Here is the NC Threat-Free Index*  for the week ending February 22:

  • As of Feb. 22, there were 795,521 North Carolinians presumed to be recovered from COVID-19
  • Active cases comprised just 4.5% of NC’s total case count (note: a case of COVID isn’t a permanent infection, and only someone with an active case of the virus can conceivably transmit it to you)
  • Active cases represented less than 0.4% (four-tenths of one percent) of NC’s population (note: active cases are lab-confirmed cases of COVID-19 minus recoveries and deaths)
  • More than 16 out of every 17 (94.2%) of NC’s total cases were recovered, meaning they are no longer infectious
  • Only 0.1% of people in NC had died with COVID-19 (regardless of the actual cause of death)
  • Meanwhile, about 92% people in NC had never had a lab-confirmed case of COVID-19, despite the PCR test cycle threshold set so high as to produce a large amount of false positives (note: this proportion will always decline, but we have been living with this virus since February 2020, as far as testing is concerned)
  • All things considered, over 99.5% of people in NC posed no threat of passing along COVID-19 to anyone — a virus most had never had and the rest had recovered from (note: this proportion will fluctuate based on relative growth in lab-confirmed cases vs. recoveries, and it is likely understated because it does not account for vaccinations)

I mentioned last week the sudden change between my estimates of recoveries vs. the Cooper administration’s official estimate.
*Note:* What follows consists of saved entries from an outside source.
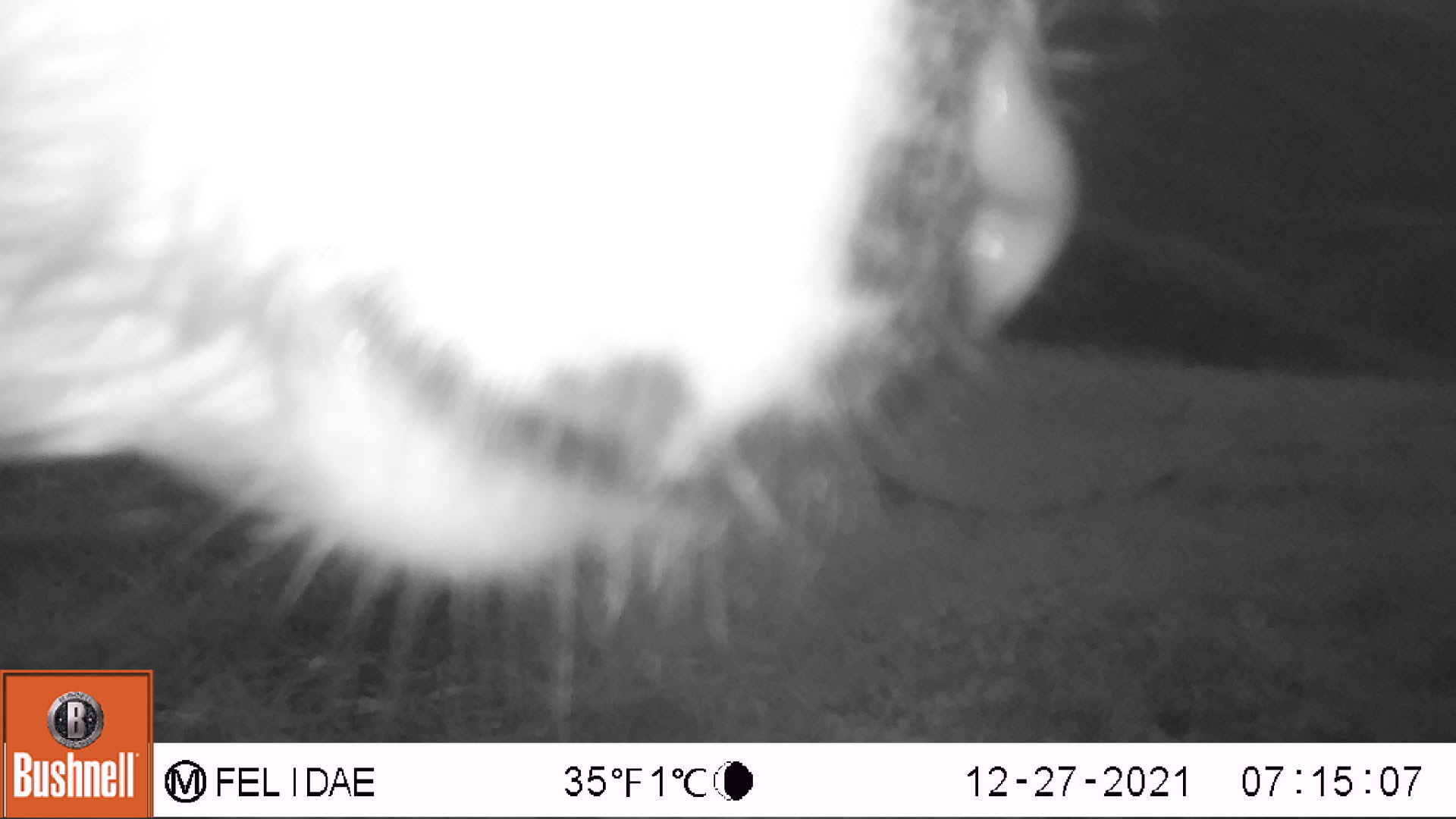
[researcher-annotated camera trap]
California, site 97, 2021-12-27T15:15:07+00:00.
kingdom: Animalia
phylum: Chordata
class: Mammalia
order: Artiodactyla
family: Bovidae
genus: Bos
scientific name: Bos taurus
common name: domestic cattle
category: cattle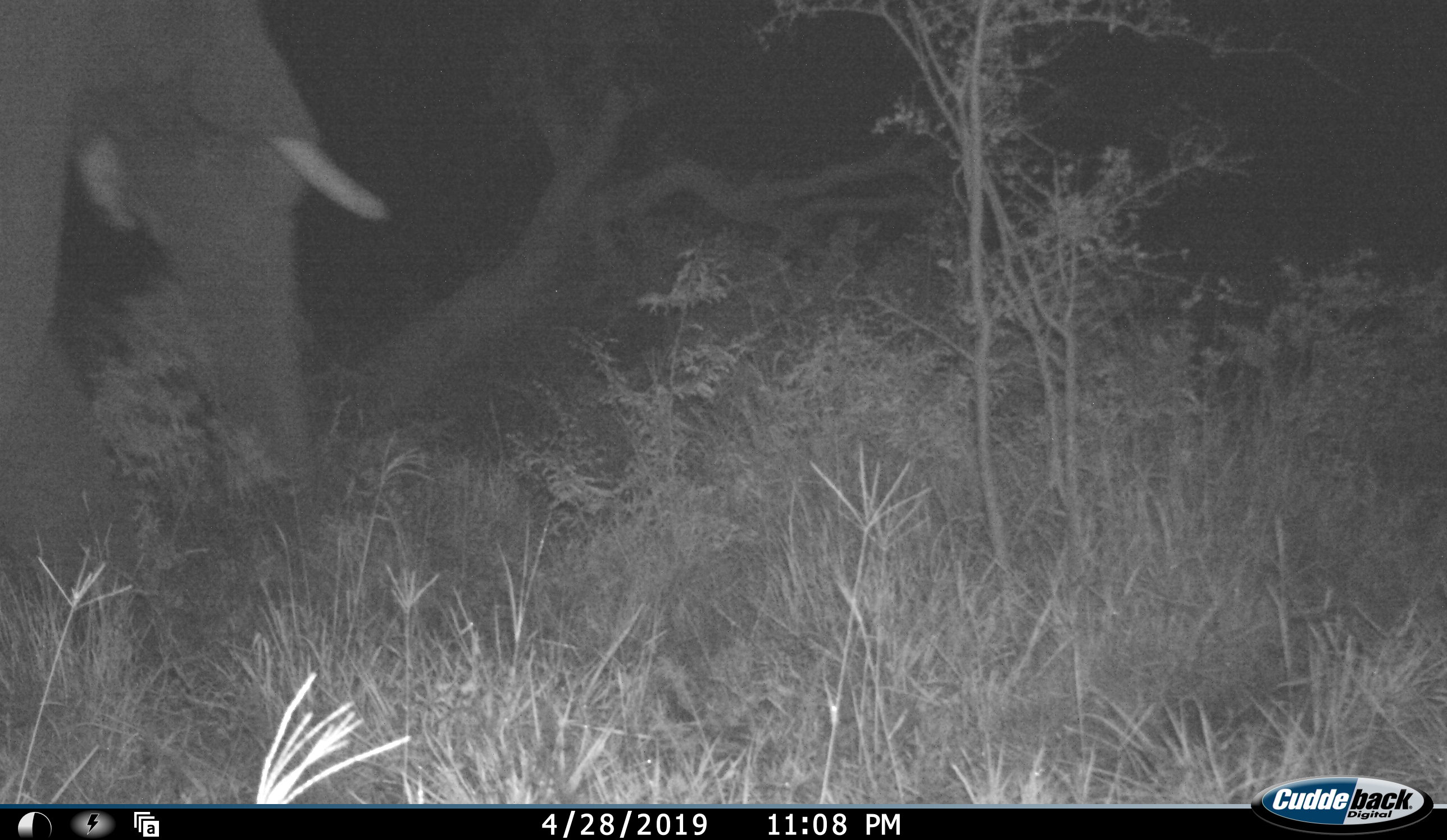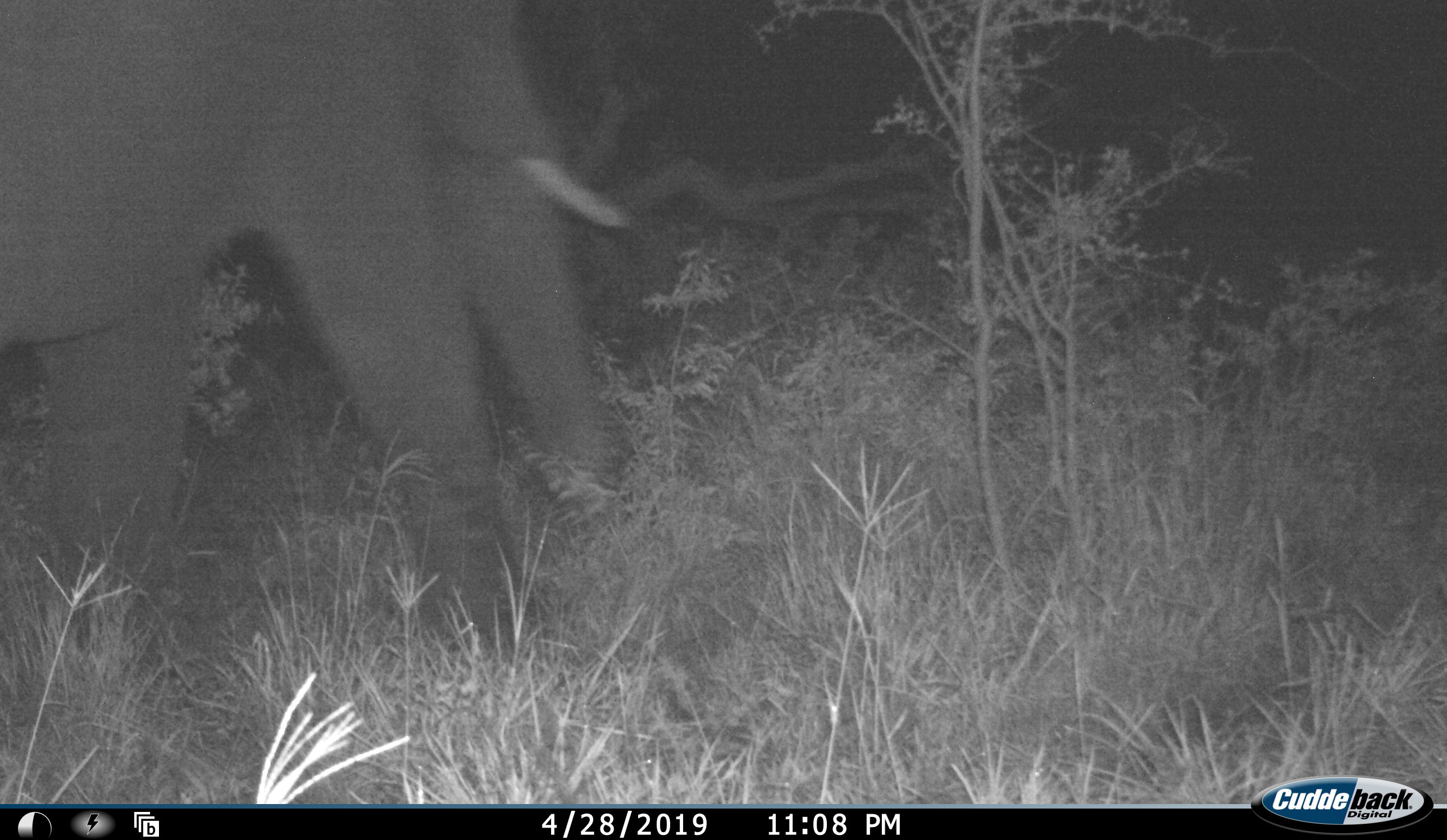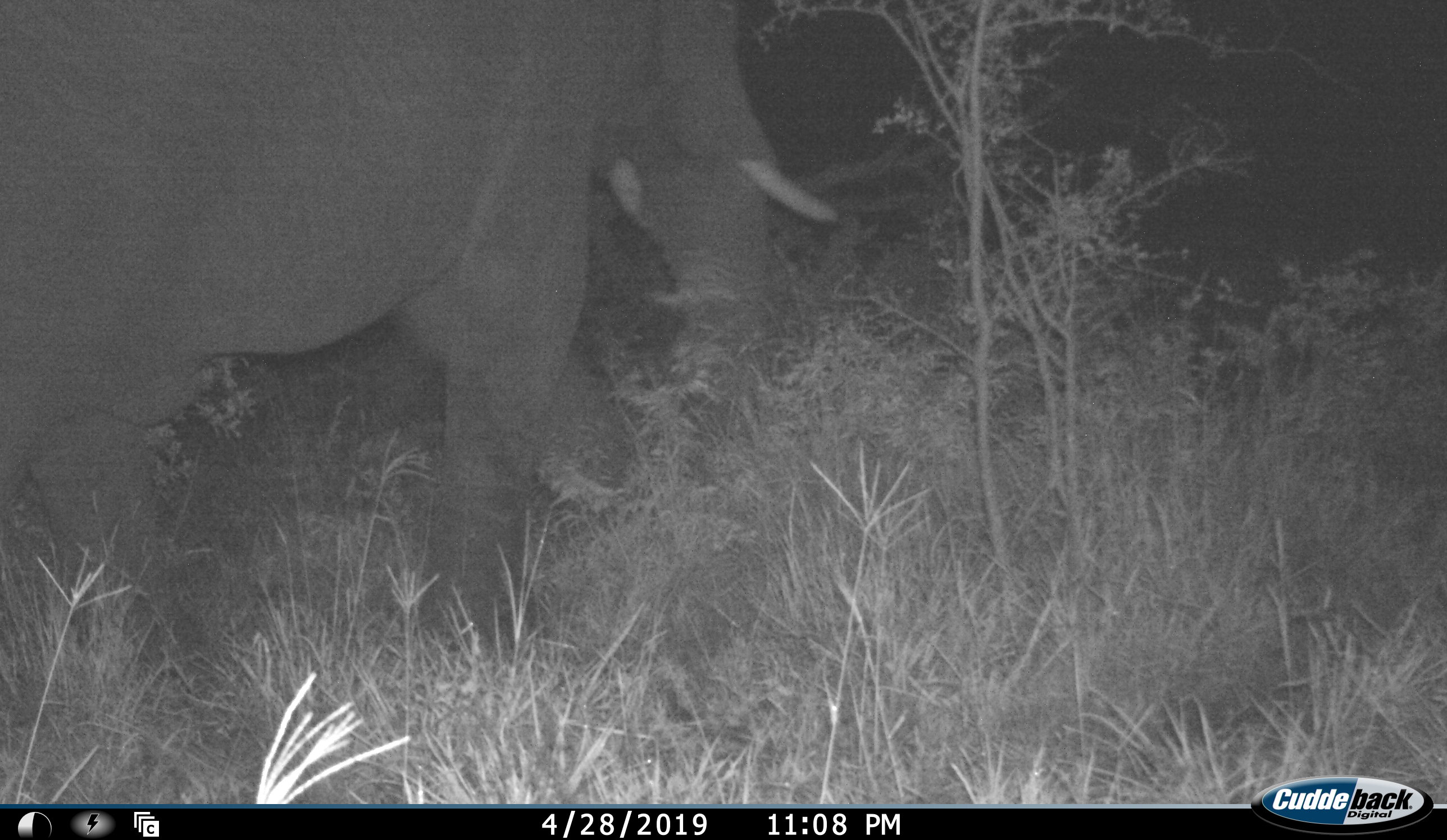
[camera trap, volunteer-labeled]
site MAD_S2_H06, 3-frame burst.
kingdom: Animalia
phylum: Chordata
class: Mammalia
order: Proboscidea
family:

Till last week my estimates (which I keep as a data integrity check) had been consistently higher. In last week’s data run, my estimates were dramatically lower. This week, however, my estimates are higher again.

For readers wondering how that can be, they must understand that every datum from the state Department of Health and Human Services that I’m using for this index is transient except one: the weekly recoveries number. DHHS’s reported daily case numbers and even daily death numbers are always subject to change, even going back for months.